== Aim ==
Put the lines from the one containing "How far is the camera from (307,136)?" through the end of the rows into a Markdown table with the columns Number and Line, numbering each line and leaving out blank lines.

== Entries supplied ==
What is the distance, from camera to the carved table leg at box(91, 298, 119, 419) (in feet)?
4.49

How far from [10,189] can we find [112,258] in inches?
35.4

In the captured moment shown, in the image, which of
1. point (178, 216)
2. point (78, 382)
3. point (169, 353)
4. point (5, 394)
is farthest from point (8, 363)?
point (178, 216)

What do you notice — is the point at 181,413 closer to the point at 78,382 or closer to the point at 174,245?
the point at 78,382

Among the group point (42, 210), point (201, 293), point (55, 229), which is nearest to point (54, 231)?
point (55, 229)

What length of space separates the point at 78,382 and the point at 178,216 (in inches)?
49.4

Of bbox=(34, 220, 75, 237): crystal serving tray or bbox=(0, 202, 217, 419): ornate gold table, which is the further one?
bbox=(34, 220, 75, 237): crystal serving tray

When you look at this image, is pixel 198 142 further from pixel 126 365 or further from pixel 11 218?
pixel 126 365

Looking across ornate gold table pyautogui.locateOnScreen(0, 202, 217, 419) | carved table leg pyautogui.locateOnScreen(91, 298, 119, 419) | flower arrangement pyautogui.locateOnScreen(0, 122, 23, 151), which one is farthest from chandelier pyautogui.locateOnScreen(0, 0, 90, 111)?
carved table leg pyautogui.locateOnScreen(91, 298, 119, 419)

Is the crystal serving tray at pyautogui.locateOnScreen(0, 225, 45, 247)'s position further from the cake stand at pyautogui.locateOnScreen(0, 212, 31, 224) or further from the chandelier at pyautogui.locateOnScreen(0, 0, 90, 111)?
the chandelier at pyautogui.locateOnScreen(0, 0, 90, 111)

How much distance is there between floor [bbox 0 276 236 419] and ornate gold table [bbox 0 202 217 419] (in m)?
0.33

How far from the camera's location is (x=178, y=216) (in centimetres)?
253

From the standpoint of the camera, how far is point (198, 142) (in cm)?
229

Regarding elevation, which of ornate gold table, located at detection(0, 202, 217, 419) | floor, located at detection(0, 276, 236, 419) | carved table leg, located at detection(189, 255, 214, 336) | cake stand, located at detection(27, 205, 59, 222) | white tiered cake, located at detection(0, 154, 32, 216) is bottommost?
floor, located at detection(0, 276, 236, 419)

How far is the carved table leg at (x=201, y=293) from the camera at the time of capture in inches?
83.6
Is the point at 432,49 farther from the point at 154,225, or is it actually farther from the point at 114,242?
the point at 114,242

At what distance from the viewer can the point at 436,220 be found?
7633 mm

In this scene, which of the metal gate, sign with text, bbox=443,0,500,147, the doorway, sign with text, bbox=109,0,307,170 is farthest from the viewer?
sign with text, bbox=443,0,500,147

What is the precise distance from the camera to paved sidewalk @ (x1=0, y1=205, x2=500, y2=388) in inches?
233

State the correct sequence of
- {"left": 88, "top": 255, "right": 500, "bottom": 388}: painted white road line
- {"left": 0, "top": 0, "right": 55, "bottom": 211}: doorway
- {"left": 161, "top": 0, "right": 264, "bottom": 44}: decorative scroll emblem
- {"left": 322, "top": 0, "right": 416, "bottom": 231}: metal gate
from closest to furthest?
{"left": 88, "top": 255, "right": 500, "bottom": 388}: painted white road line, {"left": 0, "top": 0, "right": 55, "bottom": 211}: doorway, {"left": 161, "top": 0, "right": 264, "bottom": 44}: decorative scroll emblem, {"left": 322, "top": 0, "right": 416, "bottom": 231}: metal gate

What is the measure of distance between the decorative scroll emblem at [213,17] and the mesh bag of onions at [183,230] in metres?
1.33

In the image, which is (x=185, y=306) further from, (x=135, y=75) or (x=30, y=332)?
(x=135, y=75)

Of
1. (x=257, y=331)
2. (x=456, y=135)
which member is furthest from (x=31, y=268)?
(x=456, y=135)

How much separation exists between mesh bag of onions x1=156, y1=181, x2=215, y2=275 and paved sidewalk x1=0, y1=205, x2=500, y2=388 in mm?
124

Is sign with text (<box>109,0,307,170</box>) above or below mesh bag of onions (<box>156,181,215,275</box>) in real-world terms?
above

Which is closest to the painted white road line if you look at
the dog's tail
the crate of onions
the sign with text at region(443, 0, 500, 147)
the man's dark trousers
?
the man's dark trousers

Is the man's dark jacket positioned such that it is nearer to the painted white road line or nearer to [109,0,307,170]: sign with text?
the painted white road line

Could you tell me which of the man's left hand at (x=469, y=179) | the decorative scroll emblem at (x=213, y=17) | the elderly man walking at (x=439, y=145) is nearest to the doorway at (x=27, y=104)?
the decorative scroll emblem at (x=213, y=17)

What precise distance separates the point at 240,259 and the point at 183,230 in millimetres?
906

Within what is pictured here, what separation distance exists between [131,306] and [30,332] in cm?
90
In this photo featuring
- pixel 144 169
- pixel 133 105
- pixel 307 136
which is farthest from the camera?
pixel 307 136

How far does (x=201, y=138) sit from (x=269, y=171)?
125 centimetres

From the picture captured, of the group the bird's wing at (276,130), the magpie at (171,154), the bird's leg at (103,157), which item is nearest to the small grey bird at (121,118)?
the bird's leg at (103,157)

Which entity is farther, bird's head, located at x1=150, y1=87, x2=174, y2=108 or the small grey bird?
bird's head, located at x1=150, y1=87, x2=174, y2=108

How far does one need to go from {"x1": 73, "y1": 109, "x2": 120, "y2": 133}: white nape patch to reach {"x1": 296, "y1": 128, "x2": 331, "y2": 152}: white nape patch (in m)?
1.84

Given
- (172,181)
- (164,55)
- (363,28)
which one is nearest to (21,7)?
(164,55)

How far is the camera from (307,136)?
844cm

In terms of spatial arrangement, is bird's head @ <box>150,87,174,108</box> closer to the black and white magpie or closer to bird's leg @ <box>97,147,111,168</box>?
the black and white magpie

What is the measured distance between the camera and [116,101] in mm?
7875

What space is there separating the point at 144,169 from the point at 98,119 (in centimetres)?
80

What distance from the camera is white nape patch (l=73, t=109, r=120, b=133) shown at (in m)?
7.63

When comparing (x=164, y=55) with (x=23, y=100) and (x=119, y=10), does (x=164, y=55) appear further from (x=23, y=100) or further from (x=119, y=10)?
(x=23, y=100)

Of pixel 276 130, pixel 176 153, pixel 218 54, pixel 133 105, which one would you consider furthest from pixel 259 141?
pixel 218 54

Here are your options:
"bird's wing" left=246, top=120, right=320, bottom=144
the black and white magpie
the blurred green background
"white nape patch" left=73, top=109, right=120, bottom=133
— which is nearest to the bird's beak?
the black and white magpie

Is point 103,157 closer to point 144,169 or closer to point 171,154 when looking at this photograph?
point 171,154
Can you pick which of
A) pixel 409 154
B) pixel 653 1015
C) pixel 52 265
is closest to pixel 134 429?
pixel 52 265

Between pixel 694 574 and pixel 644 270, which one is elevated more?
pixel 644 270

== Exercise solution ==
| Number | Line |
|---|---|
| 1 | How far is the camera from (307,136)? |
| 2 | 844cm |
| 3 | In terms of spatial arrangement, is bird's head @ <box>150,87,174,108</box> closer to the black and white magpie or closer to bird's leg @ <box>97,147,111,168</box>? |
| 4 | the black and white magpie |
| 5 | What is the measured distance between the camera and [116,101] in mm? |
| 6 | 7875 |
| 7 | What space is there separating the point at 144,169 from the point at 98,119 (in centimetres)? |
| 8 | 80 |
| 9 | What distance from the camera is white nape patch (l=73, t=109, r=120, b=133) shown at (in m)? |
| 10 | 7.63 |
| 11 | When comparing (x=164, y=55) with (x=23, y=100) and (x=119, y=10), does (x=164, y=55) appear further from (x=23, y=100) or further from (x=119, y=10)? |
| 12 | (x=23, y=100) |
| 13 | Of pixel 276 130, pixel 176 153, pixel 218 54, pixel 133 105, which one would you consider furthest from pixel 259 141? |
| 14 | pixel 218 54 |
| 15 | Here are your options: |
| 16 | "bird's wing" left=246, top=120, right=320, bottom=144 |
| 17 | the black and white magpie |
| 18 | the blurred green background |
| 19 | "white nape patch" left=73, top=109, right=120, bottom=133 |
| 20 | — which is nearest to the bird's beak? |
| 21 | the black and white magpie |
| 22 | Is point 103,157 closer to point 144,169 or closer to point 171,154 when looking at this photograph? |
| 23 | point 171,154 |
| 24 | Can you pick which of |
| 25 | A) pixel 409 154 |
| 26 | B) pixel 653 1015 |
| 27 | C) pixel 52 265 |
| 28 | is closest to pixel 134 429? |
| 29 | pixel 52 265 |
| 30 | Between pixel 694 574 and pixel 644 270, which one is elevated more? |
| 31 | pixel 644 270 |